Description: (from RandomHouse.com)
Cassie Robichaud’s life has been filled with regret and loneliness since the death of her husband. She waits tables at the rundown Café Rose in New Orleans, and every night she heads home to her solitary one-bedroom apartment. But when she discovers a notebook left behind by a mysterious woman at the café, Cassie’s world is forever changed. The notebook’s stunningly explicit confessions shock and fascinate Cassie, and eventually lead her to S∙E∙C∙R∙E∙T, an underground society dedicated to helping women realize their wildest, most intimate sexual fantasies. Cassie soon immerses herself in an electrifying journey through a series of ten rapturous fantasies with gorgeous men who awaken and satisfy her like never before. As she is set free from her inhibitions, she discovers a new confidence that transforms her, giving her the courage to live passionately. Equal parts enticing, liberating and emotionally powerful, S∙E∙C∙R∙E∙T is a world where fantasy becomes reality.Review:
I don't usually read erotica, but when I do, it better be decent, (and a heck of a lot better than Fifty Shades...).

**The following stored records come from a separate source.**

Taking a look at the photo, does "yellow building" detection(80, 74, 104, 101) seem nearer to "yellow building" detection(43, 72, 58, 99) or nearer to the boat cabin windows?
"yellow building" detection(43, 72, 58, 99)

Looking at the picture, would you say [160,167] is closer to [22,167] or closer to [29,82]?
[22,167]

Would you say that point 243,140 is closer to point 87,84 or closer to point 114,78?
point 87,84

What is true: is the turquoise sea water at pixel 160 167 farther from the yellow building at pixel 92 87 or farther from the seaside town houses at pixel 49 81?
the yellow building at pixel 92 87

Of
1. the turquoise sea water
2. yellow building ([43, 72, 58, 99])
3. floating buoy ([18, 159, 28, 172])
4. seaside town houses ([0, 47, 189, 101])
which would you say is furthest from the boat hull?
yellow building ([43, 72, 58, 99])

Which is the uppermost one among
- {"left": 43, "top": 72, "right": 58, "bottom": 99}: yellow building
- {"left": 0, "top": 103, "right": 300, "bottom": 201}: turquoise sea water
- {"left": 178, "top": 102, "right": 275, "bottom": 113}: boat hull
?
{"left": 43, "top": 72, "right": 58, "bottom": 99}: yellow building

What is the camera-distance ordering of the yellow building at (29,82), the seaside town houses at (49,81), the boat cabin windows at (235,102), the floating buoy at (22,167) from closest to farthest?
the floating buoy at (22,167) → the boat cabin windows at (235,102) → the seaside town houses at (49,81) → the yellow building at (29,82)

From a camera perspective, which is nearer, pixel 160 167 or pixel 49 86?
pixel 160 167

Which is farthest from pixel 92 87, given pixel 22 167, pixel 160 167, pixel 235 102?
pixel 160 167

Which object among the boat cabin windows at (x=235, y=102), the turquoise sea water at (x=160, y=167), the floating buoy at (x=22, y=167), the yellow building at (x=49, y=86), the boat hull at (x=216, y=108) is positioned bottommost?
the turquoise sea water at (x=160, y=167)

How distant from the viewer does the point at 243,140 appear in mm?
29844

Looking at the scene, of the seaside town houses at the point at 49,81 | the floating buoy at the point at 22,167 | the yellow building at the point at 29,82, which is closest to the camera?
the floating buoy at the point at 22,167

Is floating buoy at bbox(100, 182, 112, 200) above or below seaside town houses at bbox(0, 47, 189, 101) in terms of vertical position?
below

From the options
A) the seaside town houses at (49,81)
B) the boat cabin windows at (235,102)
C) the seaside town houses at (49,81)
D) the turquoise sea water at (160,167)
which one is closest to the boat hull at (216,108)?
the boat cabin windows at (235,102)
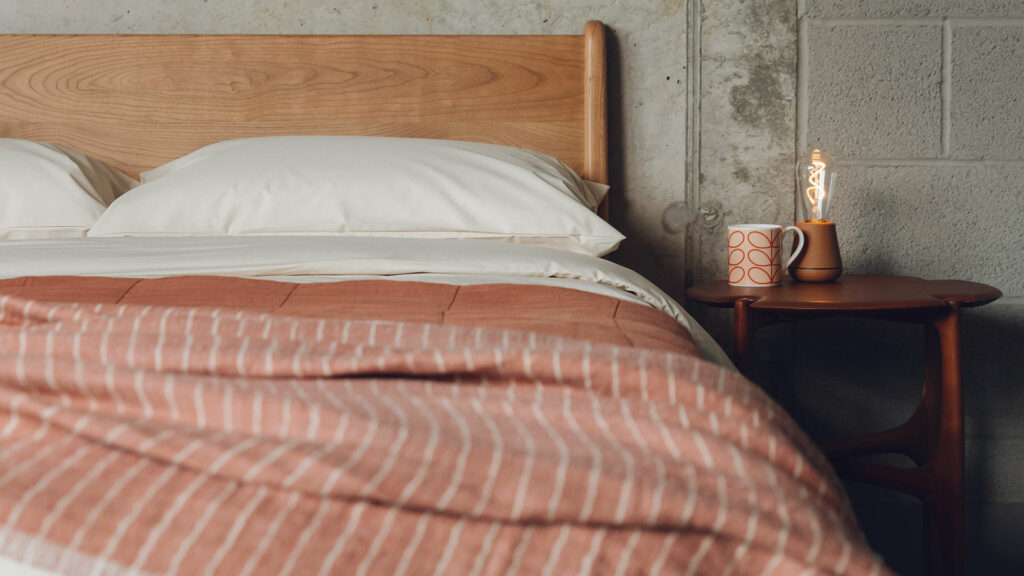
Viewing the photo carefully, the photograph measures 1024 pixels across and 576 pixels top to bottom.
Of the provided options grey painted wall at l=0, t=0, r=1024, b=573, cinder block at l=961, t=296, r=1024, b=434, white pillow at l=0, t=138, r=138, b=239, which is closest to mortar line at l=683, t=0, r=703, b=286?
grey painted wall at l=0, t=0, r=1024, b=573

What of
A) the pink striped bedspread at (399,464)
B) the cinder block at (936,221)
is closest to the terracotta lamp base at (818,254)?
the cinder block at (936,221)

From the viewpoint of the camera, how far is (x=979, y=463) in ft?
5.81

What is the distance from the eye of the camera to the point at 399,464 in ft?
1.59

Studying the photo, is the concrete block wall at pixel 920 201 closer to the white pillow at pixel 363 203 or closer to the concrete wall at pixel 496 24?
the concrete wall at pixel 496 24

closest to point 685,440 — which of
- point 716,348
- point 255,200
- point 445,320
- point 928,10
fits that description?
point 445,320

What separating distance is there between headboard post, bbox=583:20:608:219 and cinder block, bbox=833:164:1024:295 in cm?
51

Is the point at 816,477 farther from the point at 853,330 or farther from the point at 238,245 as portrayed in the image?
the point at 853,330

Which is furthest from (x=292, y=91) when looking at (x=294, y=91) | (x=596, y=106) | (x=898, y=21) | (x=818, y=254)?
(x=898, y=21)

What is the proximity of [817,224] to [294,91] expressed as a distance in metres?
1.14

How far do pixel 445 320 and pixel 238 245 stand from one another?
0.47 m

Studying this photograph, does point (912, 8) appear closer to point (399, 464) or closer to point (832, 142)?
point (832, 142)

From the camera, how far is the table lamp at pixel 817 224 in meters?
1.56

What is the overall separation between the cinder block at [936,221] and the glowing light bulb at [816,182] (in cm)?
13

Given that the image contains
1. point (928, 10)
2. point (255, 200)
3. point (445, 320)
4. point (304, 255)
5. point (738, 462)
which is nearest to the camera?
point (738, 462)
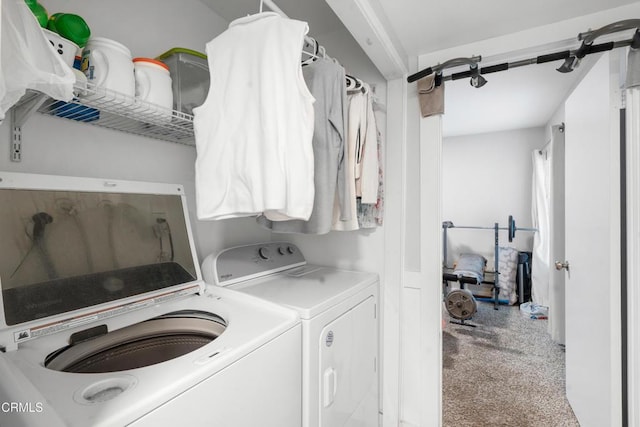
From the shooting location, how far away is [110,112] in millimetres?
1154

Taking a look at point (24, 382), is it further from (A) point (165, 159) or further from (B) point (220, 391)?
(A) point (165, 159)

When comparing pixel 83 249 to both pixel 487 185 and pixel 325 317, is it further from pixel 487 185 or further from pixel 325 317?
pixel 487 185

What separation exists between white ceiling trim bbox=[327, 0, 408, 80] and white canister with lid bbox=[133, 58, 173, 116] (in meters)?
0.74

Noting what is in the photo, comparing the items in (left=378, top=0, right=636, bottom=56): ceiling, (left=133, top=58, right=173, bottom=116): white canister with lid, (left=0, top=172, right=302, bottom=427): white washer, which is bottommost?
(left=0, top=172, right=302, bottom=427): white washer

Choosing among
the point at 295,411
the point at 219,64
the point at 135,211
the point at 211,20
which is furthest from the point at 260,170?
the point at 211,20

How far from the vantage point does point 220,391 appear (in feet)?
2.74

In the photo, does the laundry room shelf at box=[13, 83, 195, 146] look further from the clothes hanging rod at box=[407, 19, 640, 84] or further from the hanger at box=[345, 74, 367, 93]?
the clothes hanging rod at box=[407, 19, 640, 84]

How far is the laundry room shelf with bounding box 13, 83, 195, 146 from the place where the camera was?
39.3 inches

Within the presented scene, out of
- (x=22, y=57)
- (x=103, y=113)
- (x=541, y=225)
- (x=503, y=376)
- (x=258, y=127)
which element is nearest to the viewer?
(x=22, y=57)

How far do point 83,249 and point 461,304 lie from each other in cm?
362

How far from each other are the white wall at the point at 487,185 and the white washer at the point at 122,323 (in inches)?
190

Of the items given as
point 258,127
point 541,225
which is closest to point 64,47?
point 258,127

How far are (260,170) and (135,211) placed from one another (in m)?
0.69

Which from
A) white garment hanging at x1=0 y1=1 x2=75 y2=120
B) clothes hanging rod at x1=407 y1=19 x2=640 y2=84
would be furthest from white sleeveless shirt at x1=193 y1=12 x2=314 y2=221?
clothes hanging rod at x1=407 y1=19 x2=640 y2=84
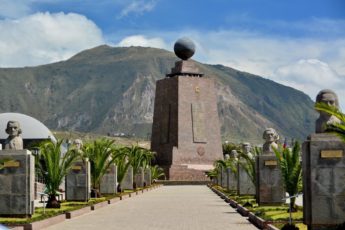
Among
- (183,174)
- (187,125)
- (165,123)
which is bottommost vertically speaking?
(183,174)

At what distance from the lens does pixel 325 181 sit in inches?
527

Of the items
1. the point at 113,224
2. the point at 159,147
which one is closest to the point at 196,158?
the point at 159,147

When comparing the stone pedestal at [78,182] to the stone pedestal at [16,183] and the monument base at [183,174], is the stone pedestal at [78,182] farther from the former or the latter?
the monument base at [183,174]

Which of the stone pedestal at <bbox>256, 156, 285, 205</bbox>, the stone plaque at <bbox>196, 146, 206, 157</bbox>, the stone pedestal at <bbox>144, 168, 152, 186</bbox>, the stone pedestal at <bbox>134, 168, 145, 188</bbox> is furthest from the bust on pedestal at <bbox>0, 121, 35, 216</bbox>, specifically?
the stone plaque at <bbox>196, 146, 206, 157</bbox>

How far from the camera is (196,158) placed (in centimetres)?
6906

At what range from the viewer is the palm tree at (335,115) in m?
11.8

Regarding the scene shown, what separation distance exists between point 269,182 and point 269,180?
64 mm

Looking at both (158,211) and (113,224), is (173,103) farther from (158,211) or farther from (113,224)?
(113,224)

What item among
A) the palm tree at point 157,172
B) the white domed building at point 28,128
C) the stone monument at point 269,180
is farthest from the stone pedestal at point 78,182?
the palm tree at point 157,172

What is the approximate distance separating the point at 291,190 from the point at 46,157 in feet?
23.9

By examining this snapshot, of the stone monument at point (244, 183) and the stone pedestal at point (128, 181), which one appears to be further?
the stone pedestal at point (128, 181)

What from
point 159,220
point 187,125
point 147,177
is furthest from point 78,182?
point 187,125

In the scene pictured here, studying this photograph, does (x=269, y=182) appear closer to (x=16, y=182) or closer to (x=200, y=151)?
(x=16, y=182)

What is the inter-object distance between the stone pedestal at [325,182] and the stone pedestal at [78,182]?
12.0 meters
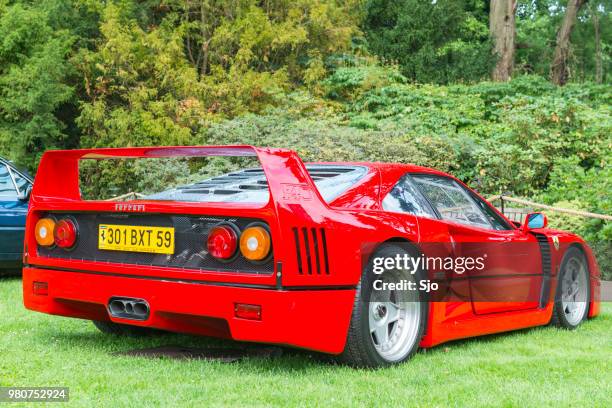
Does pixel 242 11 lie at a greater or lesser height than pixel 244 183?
greater

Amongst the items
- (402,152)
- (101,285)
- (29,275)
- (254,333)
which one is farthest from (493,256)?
(402,152)

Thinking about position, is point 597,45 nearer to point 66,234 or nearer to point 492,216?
point 492,216

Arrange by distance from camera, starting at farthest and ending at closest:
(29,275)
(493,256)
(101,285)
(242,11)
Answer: (242,11) → (493,256) → (29,275) → (101,285)

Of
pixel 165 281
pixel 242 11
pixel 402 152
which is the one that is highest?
pixel 242 11

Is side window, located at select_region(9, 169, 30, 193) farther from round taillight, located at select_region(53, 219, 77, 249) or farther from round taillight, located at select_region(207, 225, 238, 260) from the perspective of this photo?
round taillight, located at select_region(207, 225, 238, 260)

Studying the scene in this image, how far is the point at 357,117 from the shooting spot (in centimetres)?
1794

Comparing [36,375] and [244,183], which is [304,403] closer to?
[36,375]

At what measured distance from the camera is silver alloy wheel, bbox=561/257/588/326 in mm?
6656

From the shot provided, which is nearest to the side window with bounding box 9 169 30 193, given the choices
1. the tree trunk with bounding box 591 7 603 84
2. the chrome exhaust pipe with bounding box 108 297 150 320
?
the chrome exhaust pipe with bounding box 108 297 150 320

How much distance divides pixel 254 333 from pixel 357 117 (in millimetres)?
13902

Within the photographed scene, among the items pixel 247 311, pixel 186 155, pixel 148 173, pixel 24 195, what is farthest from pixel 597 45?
pixel 247 311

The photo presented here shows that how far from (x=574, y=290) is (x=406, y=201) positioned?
2249 millimetres

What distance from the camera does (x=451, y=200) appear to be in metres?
5.74

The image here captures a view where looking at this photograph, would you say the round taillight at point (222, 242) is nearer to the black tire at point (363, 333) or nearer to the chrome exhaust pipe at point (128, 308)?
the chrome exhaust pipe at point (128, 308)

When I first came across S∙E∙C∙R∙E∙T, I was intrigued by it's unique premise - a thirty-something widow stumbling across a secret society of women who help each other explore and satisfy their sexual fantasies; definitely not a story-line that I have come across before. It was refreshing to see a character like Cassie, full of real grief, uncertainty and insecurity about herself and the current state of her life. The subtle sections of her history, as well as the death of her husband, made it easy for me to connect with her emotionally in the beginning; her thoughts and dialogue were well-written and realistic, allowing me to explore and share the world of S.E.C.R.E.T with her. However, about half-way though the book, Cassie's character was of less interest to me. I do not know if she was meant to get less interesting or not, but I felt like the emotional qualities I had enjoyed at the beginning were lost. All that I was left with was a few gradually dispersed scenes of sensuality, with a couple steamy, (more sexual-in-nature), scenes mixed in - even a friend I lent the book to admitted that she was bored without emotional depth. In my opinion, Cassie's fantasies just weren't fantastical enough, although the men described were ridiculously hot! I also had a problem with the pace, the sex was too quick and scant, and the rest of the story seemed to crawl.. Speaking of, the ending was super abrupt - I liked where it was leading, but it all seemed like an afterthought. Overall, I feel like the book had a lot of potential and a great premise, but the execution was lacking in certain areas and the encounters were repetitive. I will read the sequel, but I hope that L. Marie Adeline finds a way to amp up the heat.
Rating: Bounty's Out (3/5)
*** I received this book from the author in exchange for an honest and unbiased review.